07-08-2018 18:17 WIB | Peristiwa | Reporter: Silvester Suntoro Sarogdok | Editor: Zulfikar
Zonasi Daerah Pesisir dan Pulau Terluar di Mentawai Akan Dibentuk

Pulau Bakat Menuang, terletak di Selat Sikakap, Mentawai (Foto: IST / YCMM)

TUAPEIJAT -- Sesuai Peraturan Daerah (Perda) No. 2 tahun 2018 yang menyangkut tata ruang laut atau disebut zonasi daerah pesisir, pulau-pulau kecil dan pulau terluar, Pemerintah Provinsi (Pemprov) Sumatera Barat dan Pemerintah Daerah (Pemda) Kabupaten Kepulauan Mentawai akan rancang hal itu dan diterapkan di wilayah Mentawai.

Kepala Bidang Pengelolaan Ruang Laut dan Pengawasan Sumberdaya Perikanan, Dinas Perikanan Provinsi Sumatera Barat, Alber Krisdarto mengatakan hal tersebut menyangkut tiga pulau terluar di Kepulauan Mentawai, antar lain Pulau Sibaru-baru, Sinyaunyau dan Pagai Utara.
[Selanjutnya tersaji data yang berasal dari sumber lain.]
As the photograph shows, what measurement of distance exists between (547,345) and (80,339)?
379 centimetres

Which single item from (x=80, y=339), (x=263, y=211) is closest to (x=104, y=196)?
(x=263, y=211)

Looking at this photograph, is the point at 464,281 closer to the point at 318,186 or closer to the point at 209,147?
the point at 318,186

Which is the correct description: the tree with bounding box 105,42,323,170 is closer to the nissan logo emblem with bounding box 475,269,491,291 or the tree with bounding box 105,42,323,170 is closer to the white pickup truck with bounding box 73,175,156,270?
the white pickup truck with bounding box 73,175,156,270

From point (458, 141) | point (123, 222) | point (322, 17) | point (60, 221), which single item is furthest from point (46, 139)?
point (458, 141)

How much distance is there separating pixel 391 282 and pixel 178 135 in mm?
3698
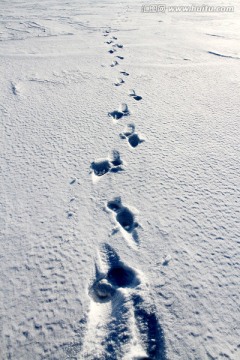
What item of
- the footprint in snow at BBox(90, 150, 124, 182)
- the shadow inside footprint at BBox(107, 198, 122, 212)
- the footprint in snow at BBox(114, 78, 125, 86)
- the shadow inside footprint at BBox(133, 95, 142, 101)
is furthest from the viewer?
the footprint in snow at BBox(114, 78, 125, 86)

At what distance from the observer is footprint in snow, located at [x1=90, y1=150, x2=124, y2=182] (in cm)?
163

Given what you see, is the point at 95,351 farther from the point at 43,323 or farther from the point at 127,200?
the point at 127,200

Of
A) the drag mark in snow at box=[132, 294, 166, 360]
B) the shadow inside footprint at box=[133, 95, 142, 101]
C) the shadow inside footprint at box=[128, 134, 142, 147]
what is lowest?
the drag mark in snow at box=[132, 294, 166, 360]

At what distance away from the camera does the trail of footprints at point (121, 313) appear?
92 cm

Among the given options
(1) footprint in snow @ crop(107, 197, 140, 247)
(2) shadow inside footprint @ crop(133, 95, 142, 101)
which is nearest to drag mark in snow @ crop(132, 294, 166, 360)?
(1) footprint in snow @ crop(107, 197, 140, 247)

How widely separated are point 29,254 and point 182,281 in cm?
66

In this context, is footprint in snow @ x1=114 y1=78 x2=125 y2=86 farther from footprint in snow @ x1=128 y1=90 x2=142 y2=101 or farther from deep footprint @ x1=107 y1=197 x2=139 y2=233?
deep footprint @ x1=107 y1=197 x2=139 y2=233

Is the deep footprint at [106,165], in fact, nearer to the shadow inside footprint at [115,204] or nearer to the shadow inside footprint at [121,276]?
the shadow inside footprint at [115,204]

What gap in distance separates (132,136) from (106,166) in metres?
0.35

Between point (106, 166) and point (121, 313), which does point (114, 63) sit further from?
point (121, 313)

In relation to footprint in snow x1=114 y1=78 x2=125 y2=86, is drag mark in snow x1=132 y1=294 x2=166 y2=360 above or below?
below

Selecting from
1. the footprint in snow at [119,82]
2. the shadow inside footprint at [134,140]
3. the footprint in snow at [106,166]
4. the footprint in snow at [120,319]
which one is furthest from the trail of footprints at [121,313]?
the footprint in snow at [119,82]

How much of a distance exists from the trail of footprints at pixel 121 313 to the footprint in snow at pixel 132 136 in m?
0.62

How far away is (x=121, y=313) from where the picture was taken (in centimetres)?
101
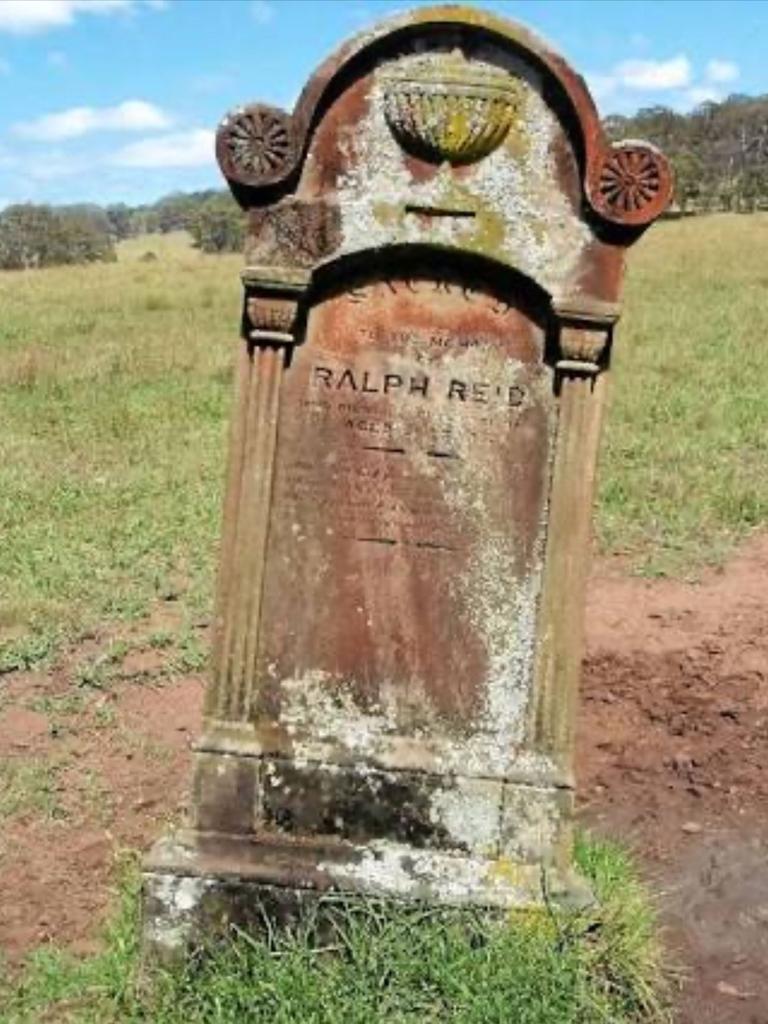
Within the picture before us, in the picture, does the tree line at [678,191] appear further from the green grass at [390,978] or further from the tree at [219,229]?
the green grass at [390,978]

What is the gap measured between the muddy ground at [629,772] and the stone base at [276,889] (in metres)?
0.47

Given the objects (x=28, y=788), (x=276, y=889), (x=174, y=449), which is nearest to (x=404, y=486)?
(x=276, y=889)

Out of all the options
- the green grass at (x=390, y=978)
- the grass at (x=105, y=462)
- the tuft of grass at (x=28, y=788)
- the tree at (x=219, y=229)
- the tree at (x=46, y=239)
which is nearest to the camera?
the green grass at (x=390, y=978)

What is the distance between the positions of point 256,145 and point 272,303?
46cm

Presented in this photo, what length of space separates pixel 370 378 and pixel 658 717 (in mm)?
2975

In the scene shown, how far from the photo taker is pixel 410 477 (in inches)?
174

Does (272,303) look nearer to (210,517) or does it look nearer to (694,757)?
(694,757)

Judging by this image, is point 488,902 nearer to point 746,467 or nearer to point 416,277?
point 416,277

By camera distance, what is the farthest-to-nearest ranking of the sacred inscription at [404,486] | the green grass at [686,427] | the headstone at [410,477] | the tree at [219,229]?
1. the tree at [219,229]
2. the green grass at [686,427]
3. the sacred inscription at [404,486]
4. the headstone at [410,477]

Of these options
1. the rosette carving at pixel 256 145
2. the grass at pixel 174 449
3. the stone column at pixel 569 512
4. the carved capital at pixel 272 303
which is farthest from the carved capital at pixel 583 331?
the grass at pixel 174 449

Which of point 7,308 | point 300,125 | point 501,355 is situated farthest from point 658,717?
point 7,308

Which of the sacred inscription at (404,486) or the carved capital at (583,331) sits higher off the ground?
the carved capital at (583,331)

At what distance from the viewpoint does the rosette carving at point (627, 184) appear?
413 centimetres

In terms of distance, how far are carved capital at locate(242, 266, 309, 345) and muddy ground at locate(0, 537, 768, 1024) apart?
2055mm
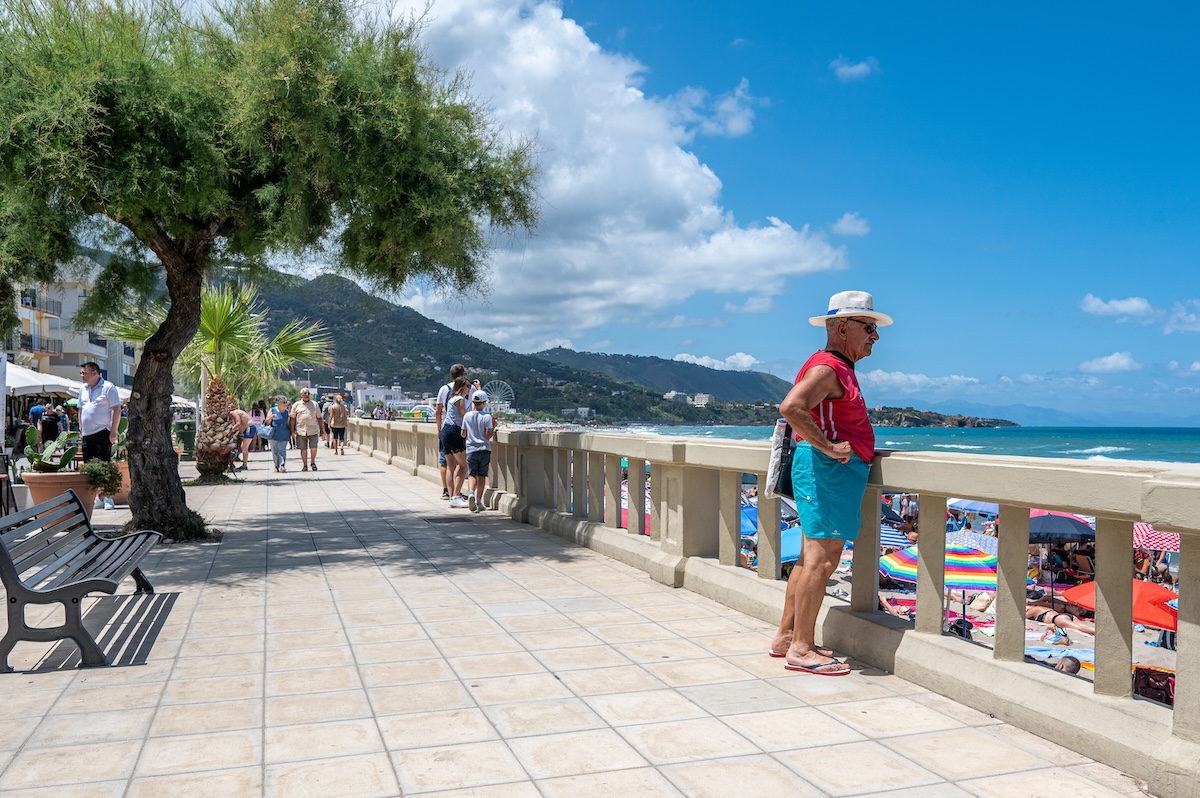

Ketiga pulau tersebut menjadi kewenangan Pemerintah Daerah Kepulauan Mentawai.

"Ini merupakan kebijakan Pemerintah Kabupaten Kepulauan Mentawai, masih menjadi kewenangan mereka," ujar Alber kepada MentawaiKita, Selasa (07/08/2018).

Menurut Alber, tujuan zonasi itu agar tidak terjadi saling klaim penggunaan kawasan dan jelas pemanfaatannya. "Informasi dari Pusat, perda kita lebih relatif dan ini sesuai dengan dukungan berbagai pihak, baik bupati ataupun gubernur," jelasnya.

Lebih lanjut, dijelaskan Alber, yang diatur dalam perda tersebut yaitu kawasan pemanfaatan umum (pariwisata, dermaga dan fasilitas umum lainnya), alur pelayaran, kawasan konservasi (menyangkut kesejahteraan masyarakat dalam wisata bahari), serta ruang nasional kawasan strategis tertentu.

Ia berharap pemanfataan zonasi ruang laut ini dapat pergunakan sesuai dengan amanah, dan dapat mensejahterakan masyarakat serta menjadi ikon penghasilan pariwisata bahari bagi Kepulauan Mentawai. "Kami dari Provinsi mendukung, menjadi tujuan dalam upaya menggerakkan ekonomi," katanya.